Another point. The stress tests overlooked all the other ways in which the government was paying for the banks, through FDIC guarantees and cheaper loans, for instance.
The housing market is improving.
In July, the Pending Home Sales Index was up 3.2%.
Another improvement was in the value of U.S. homes. In the second quarter that number fell year-on-year (the 10th consecutive quarterly decline), but it fell by a smaller amount than in the previous quarter, for the first time since 2007.
The improvement in home sales has been mostly in the lower end of the market and it largely reflects foreclosure sales and government credit, not real improvement in the market.
The slowdown in price decline has been offset by negatives in other areas:
- 23% of all homeowners owe more on their mortgages than their houses are worth.
- 22% of all home sales nationwide in June were foreclosure resales.
- 29.2 percent of all homes sold in June were sold for less than the owners originally paid.
(Portfolio.com August 11, 2009)
Loan problems aren’t confined to subprime.

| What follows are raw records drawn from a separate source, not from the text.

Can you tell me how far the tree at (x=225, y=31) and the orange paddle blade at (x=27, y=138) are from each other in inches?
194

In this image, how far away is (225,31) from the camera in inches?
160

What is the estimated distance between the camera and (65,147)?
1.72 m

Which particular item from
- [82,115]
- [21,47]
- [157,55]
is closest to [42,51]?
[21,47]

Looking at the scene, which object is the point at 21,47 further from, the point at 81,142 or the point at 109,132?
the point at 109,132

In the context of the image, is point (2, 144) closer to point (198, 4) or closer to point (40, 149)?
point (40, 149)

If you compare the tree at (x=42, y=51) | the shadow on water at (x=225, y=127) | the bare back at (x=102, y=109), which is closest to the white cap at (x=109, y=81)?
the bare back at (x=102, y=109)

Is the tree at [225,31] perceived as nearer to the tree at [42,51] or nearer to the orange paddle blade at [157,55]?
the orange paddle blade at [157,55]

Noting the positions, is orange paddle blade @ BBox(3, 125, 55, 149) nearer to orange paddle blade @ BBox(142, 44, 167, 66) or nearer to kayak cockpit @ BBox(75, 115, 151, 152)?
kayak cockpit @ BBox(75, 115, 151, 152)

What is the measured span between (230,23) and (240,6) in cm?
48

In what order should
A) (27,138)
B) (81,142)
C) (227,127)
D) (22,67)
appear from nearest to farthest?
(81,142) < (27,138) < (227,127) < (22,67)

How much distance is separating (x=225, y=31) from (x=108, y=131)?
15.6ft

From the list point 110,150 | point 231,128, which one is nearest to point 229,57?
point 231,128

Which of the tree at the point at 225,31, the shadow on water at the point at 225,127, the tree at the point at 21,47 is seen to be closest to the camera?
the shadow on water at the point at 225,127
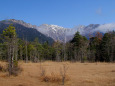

Prime mortgages are going underwater too.
Meanwhile, the market also has to deal with the decline in commercial real estate, which is undergoing one of the greatest contractions in retail in decades. Rents, even in the best urban shopping districts, have been declining.
(Colliers International Spring 2009 Retail Report, May 14, 2009).
Beyond commercial real estate, there are also all the other plagues about to visit us, when personal loans, auto loans, and student loans tighten over the coming years.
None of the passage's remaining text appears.